- **UIT TE VOEREN OPDRACHT**
Neem uit het tekstfragment over de lichamelijke opstanding woordelijk het gedeelte over dat opent met de woorden waarin "Lichamelijke opstanding?" staat en sluit met "wie Hij wil.".

- **TEKSTFRAGMENT**
= = = =

Lichamelijke opstanding?

 Er zijn in het Nieuwe Testament nogal wat teksten die lijken te gaan over de opstanding van het lichaam, terwijl dat niet het geval is. Deze teksten gaan over de bekering, de wedergeboorte van verloren zondaars.

21 Want gelijk de Vader de doden opwekt en doet leven, zo doet ook de Zoon leven, wie Hij wil.

25 Voorwaar, voorwaar, Ik zeg u, de ure komt en is nu, dat de doden naar de stem van de Zoon van God zullen horen, en die haar horen, zullen leven. (Johannes 5:21,25)

Er wordt wel gesuggereerd dat bovenstaande tekst bijvoorbeeld slaat op de opwekking van het dochtertje van Jaïrus en het gebeuren rond Lazarus. Toch moeten we eerder denken aan een tekst als Johannes 3:16 om het hierboven geschrevene op juiste waarde te schatten.

Want alzo lief heeft God de wereld gehad, dat Hij zijn eniggeboren Zoon gegeven heeft, opdat een ieder, die in Hem gelooft, niet verloren ga, maar eeuwig leven hebbe. (Johannes 3:16)

In Johannes 3:16 leren we dat degene die tot geloof in de Zoon van God komt, op datzelfde moment overgegaan is van de dood in het leven. Zo iemand heeft vanaf dat moment het eeuwige leven.

Dan is er de volgende tekst uit de brief aan de Efeziërs.

4 God echter, die rijk is aan erbarming, heeft, om zijn grote liefde, waarmede Hij ons heeft liefgehad,

5 ons, hoewel wij dood waren door de overtredingen mede levend gemaakt met Christus, – door genade zijt gij behouden -,

6 en heeft ons mede opgewekt en ons mede een plaats gegeven in de hemelse gewesten, in Christus Jezus, (Efeze 2:4-6)

In feite wordt ons hier hetzelfde verteld als in Johannes 3:16 en het aangehaalde uit Johannes 5. Paulus voegt echter wat extra informatie toe. Wij waren ‘dood’ (dood in zonden en misdaden), maar God heeft ons samen met de Here Jezus levend gemaakt, en ons samen met Hem een plaats in de hemelse gewesten gegeven. Hier is al wat duidelijker dat het niet om de opstanding van het lichaam gaat, maar om de bekering.

= = = =

- **GEGEVENSGEDEELTE**
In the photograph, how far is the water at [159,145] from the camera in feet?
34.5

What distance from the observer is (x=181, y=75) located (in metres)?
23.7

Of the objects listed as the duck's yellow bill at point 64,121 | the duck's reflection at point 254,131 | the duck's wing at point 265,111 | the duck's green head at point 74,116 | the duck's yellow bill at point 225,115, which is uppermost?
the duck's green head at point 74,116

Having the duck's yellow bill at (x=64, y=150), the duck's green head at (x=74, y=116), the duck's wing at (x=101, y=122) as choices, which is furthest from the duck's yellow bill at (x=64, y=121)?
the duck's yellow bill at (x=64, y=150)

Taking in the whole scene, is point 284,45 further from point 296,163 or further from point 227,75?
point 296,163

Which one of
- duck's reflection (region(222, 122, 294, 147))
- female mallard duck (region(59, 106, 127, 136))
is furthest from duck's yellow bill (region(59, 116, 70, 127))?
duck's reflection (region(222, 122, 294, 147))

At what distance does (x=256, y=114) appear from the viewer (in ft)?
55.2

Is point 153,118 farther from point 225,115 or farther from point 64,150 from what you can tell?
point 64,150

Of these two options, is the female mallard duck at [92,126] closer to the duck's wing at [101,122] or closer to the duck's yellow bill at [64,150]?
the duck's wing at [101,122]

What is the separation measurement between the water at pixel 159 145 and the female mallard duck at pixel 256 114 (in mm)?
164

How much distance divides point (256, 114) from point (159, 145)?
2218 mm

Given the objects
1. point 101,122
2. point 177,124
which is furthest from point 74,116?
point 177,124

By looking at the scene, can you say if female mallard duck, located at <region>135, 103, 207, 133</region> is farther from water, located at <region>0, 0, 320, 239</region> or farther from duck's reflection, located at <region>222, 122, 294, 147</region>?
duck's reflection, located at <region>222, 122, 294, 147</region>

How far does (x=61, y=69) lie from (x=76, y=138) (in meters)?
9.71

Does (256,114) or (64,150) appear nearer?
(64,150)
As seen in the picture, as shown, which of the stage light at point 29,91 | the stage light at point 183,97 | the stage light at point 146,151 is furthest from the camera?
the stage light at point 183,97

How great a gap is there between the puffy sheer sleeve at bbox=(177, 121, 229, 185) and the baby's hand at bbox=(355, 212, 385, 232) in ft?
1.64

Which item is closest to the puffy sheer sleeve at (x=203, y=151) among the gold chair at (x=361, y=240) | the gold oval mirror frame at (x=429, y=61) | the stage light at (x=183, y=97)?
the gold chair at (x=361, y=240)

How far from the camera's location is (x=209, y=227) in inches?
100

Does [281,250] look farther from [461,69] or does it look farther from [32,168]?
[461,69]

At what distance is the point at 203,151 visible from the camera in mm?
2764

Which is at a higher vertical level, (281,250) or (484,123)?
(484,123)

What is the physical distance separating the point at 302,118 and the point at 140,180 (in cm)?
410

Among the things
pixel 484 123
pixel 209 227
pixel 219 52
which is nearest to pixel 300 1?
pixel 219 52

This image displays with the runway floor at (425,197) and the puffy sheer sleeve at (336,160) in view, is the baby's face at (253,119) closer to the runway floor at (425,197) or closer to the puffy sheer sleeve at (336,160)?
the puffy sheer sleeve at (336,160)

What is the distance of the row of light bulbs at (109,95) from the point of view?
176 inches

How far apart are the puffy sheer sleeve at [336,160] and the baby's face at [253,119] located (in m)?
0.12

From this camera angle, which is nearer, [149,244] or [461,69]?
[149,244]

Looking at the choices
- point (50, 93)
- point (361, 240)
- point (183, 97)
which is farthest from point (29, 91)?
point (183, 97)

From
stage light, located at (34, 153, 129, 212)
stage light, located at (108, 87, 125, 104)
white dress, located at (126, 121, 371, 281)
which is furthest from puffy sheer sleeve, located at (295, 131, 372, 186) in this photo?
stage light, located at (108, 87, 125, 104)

= = = =

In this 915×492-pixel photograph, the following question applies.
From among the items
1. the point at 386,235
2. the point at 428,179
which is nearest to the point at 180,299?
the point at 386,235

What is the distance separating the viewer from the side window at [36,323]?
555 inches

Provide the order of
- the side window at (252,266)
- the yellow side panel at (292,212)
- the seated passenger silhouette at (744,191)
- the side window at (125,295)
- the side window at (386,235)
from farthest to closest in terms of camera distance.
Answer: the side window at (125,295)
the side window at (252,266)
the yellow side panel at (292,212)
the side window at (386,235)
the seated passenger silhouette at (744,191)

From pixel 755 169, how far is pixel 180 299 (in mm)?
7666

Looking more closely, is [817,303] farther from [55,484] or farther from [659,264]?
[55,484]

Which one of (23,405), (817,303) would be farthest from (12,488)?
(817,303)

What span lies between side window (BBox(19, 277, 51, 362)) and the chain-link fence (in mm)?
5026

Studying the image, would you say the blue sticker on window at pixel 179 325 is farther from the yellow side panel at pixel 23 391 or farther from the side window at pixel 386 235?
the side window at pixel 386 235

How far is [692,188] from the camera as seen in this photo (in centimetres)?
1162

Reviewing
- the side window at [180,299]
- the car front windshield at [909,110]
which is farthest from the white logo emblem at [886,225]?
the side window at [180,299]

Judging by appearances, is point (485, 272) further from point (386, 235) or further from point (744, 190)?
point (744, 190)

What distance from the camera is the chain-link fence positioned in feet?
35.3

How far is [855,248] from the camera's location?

= = = =

- **ANTWOORD**
Lichamelijke opstanding?

 Er zijn in het Nieuwe Testament nogal wat teksten die lijken te gaan over de opstanding van het lichaam, terwijl dat niet het geval is. Deze teksten gaan over de bekering, de wedergeboorte van verloren zondaars.

21 Want gelijk de Vader de doden opwekt en doet leven, zo doet ook de Zoon leven, wie Hij wil.